— Start of Entries shown —

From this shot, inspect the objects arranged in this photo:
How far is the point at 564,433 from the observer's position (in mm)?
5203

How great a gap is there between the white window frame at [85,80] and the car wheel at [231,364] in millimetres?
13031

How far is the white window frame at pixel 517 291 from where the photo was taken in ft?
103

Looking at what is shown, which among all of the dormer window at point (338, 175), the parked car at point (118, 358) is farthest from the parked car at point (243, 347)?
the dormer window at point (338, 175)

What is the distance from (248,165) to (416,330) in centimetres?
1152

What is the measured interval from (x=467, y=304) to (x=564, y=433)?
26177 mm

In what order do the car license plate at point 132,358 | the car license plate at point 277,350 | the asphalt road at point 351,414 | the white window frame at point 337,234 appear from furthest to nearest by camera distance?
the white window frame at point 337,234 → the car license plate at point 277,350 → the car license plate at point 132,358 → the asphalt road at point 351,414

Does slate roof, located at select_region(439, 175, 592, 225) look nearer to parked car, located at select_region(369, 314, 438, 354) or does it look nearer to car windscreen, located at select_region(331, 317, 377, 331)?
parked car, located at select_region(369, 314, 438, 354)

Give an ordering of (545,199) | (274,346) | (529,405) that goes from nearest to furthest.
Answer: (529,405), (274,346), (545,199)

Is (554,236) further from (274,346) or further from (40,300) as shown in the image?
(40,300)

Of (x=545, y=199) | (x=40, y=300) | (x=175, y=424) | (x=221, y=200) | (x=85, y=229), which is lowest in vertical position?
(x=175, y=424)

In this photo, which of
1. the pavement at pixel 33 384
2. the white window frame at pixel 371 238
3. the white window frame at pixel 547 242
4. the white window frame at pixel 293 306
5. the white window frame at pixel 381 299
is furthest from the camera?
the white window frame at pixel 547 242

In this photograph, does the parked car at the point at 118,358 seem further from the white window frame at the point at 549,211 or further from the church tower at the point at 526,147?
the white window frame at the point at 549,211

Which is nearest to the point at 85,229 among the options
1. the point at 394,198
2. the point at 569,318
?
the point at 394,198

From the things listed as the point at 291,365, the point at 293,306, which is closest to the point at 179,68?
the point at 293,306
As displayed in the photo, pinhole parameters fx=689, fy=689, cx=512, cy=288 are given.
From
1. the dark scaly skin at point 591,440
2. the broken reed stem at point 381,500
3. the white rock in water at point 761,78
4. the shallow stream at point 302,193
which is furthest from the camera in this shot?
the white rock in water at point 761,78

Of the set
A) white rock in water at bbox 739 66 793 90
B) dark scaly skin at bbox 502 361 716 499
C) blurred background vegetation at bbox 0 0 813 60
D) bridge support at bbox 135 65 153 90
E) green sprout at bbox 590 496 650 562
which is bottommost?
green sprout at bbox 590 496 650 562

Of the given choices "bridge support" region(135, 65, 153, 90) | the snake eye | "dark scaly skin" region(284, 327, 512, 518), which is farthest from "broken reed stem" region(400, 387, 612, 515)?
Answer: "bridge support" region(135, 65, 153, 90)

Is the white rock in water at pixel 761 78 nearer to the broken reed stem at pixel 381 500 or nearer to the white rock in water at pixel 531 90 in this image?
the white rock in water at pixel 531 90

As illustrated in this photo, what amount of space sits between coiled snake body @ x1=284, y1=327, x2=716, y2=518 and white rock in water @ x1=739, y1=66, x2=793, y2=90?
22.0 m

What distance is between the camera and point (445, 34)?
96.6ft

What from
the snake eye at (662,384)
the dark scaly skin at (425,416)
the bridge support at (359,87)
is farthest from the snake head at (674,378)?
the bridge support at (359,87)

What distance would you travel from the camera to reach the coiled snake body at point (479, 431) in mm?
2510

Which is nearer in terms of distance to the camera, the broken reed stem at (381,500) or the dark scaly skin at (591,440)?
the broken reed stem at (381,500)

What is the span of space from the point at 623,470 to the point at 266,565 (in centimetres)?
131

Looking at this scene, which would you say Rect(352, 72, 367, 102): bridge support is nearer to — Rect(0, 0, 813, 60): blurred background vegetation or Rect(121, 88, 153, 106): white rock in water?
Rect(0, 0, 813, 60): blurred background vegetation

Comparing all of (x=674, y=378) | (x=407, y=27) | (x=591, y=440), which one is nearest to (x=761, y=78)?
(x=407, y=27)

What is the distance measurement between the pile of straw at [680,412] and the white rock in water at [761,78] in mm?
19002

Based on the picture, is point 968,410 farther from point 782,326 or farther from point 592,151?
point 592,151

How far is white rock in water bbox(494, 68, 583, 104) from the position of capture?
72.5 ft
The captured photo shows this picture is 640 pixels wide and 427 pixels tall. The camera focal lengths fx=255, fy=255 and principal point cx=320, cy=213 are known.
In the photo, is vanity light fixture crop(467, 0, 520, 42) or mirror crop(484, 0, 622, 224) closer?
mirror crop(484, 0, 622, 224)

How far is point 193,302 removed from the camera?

— End of Entries shown —

▸ **Exercise prompt**
Rewrite the data starting at the line that contains "Comparing all of" and ending at the last line of the data, keeping every line. Raise each number in the answers by 67, whether it is a coordinate or a distance, and leave the rest unchanged.

▸ **Complete response**
Comparing all of (x=674, y=378) | (x=407, y=27) | (x=591, y=440), which one is nearest to (x=761, y=78)?
(x=474, y=94)

What is the distance measurement between the pile of straw at [680,412] and the white rock in water at [761,78] in mm?
19069

Based on the picture, is point 968,410 farther from point 782,326 or farther from point 592,151?
point 659,218

How far is white rock in water bbox(494, 68, 583, 104) from the position of capture?
139.5 ft
The captured photo shows this picture is 640 pixels wide and 427 pixels tall. The camera focal lengths fx=255, fy=255 and principal point cx=320, cy=213 are known.
In the photo, is vanity light fixture crop(467, 0, 520, 42) or mirror crop(484, 0, 622, 224) closer?
mirror crop(551, 67, 689, 291)

How far is point 193,302 removed from the camera?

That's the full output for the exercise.